-- Exercise requirements --
[a] Answer these from the eval passage:
(i) How often do Tier 1 checks run?
(ii) What three things do Tier 2 evals use?
(iii) What happens, in the eval passage, once a fast check depends on an API that might be slow or unavailable?
[b] Reproduce part of the eval passage word for word, starting at the words "Tier 1: Structural" and stopping after "the build fails.".

Build the summary as part of the harness itself, not as a downstream report. If it’s generated during the run, it can’t fall out of sync with the results.
# Pseudocode: generate summary with drift annotations
summary = build_summary(
current=scored_results,
previous=load_previous_run(),
drift=detect_config_drift(current_meta, previous_meta)
)
emit_to_stdout(summary)
emit_to_slack(summary, channel="#support-agent-evals")5. Two Layers of Evals Beat One
Not all evals need the same rigor or the same speed. Trying to make every eval fast leads to shallow checks that miss behavioral problems. Trying to make every eval thorough leads to a suite that takes an hour, so nobody runs it.
The practical solution is two tiers, but the tiers are defined by what they protect, not just how fast they are.
Tier 1: Structural invariants. These run on every commit. They verify properties that should never be violated regardless of model behavior — the agent returns valid JSON, tool calls reference real tools, the response doesn’t include internal account data, token usage is within budget. These are release-blocking. If they fail, the build fails.
id: "no-pii-in-response"
tier: 1
scoring:
method: "regex_deny_list"
patterns: ["\\b\\d{3}-\\d{2}-\\d{4}\\b", "\\b\\d{16}\\b"] # SSN, card numbersTier 2: Runtime behavior and policy judgment. These run nightly or pre-release. They replay realistic support scenarios — ambiguous requests, edge-case account states, multi-turn conversations with tool failures mid-stream — and assess whether the agent’s behavior was correct. Did it follow the right policy? Did it escalate when it should have? Did it handle a tool timeout gracefully? These use LLM judges, rule engines, or human review.
id: "graceful-tool-failure-recovery"
tier: 2
input:
task: "Customer asks about refund eligibility"
tool_overrides:
check_policy: { "error": "ServiceUnavailable", "after_call": 1 }
expect:
behavior: "Agent acknowledges it cannot verify policy and escalates"
scoring:
method: "llm_judge"
rubric: |
Did the agent: (1) attempt the policy check, (2) recognize the failure,
(3) avoid making up a policy, (4) escalate or ask the customer to wait?
threshold: 4.0The distinction matters. Tier 1 guards the contract between the agent and the rest of the system — it’s the structural envelope. Tier 2 tests how the agent behaves inside that envelope when facing the messy conditions production actually presents: ambiguous inputs, stale data, flaky tools, policy edge cases.
A key rule: tier 1 should never block on an external model call for scoring. The moment a fast check depends on an API that might be slow or unavailable, it stops being fast, and developers start skipping it.
┌──────────────────────────────────────────┐
Every PR │ Tier 1: structure, PII, tool validity │ seconds
└──────────────────────────────────────────┘
│
all pass?

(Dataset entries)
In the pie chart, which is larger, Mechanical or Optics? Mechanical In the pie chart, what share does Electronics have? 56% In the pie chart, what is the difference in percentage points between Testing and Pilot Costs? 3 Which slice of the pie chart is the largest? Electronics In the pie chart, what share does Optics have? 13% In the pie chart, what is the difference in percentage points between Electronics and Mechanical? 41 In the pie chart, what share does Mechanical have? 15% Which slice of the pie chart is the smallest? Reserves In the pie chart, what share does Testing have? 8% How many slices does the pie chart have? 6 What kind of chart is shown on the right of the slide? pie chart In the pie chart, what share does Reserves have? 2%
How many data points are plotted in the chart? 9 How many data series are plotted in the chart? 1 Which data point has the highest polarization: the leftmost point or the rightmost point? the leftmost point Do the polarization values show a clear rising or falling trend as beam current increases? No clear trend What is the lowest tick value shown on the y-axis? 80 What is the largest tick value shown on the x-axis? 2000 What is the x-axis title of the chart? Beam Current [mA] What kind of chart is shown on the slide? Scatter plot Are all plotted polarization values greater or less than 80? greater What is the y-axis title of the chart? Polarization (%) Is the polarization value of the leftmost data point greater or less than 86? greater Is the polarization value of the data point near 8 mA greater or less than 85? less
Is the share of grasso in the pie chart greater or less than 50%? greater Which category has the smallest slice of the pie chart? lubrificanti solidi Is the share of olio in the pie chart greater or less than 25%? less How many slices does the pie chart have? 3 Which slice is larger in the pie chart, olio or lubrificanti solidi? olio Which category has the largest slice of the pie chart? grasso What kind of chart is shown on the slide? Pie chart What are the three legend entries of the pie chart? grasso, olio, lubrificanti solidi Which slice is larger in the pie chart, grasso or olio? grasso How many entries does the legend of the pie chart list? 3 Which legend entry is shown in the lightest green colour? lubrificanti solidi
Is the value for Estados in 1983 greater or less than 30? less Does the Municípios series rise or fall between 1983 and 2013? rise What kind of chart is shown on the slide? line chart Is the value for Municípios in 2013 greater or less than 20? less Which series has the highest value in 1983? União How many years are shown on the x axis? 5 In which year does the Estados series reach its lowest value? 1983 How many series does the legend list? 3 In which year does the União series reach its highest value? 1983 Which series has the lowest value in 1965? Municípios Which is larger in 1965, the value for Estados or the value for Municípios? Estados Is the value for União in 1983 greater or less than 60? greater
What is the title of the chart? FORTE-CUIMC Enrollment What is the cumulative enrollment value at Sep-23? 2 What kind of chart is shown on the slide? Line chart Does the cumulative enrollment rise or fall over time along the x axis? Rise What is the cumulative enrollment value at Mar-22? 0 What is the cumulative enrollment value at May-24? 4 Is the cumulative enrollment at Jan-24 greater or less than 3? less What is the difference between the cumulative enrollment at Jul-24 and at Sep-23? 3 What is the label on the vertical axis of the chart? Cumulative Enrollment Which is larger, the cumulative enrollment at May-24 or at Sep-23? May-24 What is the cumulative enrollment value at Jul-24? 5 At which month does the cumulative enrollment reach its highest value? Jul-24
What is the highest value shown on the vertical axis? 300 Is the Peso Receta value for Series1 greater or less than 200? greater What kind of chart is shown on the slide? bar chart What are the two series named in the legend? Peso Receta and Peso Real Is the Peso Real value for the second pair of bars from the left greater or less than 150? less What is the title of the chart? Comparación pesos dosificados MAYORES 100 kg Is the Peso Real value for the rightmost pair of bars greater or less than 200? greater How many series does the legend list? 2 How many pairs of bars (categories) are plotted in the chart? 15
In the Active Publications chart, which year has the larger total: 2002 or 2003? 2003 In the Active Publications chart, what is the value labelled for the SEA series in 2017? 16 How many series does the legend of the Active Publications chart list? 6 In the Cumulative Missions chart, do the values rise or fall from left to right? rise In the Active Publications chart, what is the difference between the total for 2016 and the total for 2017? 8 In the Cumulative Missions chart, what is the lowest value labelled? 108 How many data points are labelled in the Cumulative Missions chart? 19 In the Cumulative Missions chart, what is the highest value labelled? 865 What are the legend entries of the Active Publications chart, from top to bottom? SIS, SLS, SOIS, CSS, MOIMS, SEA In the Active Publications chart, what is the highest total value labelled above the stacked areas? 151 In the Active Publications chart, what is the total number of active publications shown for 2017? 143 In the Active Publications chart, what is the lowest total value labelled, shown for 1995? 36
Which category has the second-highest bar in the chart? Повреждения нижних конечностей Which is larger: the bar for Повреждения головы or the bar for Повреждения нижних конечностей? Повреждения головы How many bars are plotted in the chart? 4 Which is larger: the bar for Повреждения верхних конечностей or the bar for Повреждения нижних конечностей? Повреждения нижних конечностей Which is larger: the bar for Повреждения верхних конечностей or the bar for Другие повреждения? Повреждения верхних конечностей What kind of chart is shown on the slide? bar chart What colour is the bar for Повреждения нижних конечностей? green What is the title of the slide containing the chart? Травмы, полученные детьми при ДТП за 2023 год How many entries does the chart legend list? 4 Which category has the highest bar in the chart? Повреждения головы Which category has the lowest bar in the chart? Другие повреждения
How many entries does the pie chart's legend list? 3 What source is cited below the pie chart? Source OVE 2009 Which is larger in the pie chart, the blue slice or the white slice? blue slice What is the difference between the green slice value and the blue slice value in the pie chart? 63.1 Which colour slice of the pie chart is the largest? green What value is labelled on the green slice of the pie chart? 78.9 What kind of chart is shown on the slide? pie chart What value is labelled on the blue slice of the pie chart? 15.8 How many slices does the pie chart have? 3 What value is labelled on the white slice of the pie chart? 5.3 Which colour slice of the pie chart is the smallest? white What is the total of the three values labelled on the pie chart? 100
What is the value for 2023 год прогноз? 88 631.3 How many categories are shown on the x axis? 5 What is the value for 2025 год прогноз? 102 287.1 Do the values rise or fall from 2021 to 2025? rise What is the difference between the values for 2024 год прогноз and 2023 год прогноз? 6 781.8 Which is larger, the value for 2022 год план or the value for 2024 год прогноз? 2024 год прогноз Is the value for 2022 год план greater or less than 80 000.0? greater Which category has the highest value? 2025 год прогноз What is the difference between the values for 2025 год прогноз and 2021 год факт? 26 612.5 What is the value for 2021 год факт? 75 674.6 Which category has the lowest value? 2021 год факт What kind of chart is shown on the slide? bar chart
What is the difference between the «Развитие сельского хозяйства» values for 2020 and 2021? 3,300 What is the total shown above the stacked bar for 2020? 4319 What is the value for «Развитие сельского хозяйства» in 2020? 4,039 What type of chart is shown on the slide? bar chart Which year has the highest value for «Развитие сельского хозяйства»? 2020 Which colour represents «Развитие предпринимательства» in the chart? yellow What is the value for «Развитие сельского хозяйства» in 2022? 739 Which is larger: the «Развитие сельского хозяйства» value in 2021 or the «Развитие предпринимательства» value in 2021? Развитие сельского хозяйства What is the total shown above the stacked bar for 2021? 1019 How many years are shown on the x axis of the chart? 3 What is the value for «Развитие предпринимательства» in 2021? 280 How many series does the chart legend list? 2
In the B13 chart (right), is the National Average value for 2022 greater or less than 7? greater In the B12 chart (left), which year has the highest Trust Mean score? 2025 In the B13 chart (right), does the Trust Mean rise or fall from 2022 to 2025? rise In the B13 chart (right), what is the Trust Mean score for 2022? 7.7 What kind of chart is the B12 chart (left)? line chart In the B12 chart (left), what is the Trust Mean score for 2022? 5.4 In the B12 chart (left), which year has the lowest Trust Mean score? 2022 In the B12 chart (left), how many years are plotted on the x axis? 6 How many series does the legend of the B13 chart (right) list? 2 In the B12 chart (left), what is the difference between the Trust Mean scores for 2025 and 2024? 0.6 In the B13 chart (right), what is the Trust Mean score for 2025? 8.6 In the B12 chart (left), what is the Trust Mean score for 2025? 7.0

-- Answers below --
[a]
(i) On every commit.
(ii) LLM judges, rule engines, or human review.
(iii) It stops being fast, and developers start skipping it.

[b]
Tier 1: Structural invariants. These run on every commit. They verify properties that should never be violated regardless of model behavior — the agent returns valid JSON, tool calls reference real tools, the response doesn’t include internal account data, token usage is within budget. These are release-blocking. If they fail, the build fails.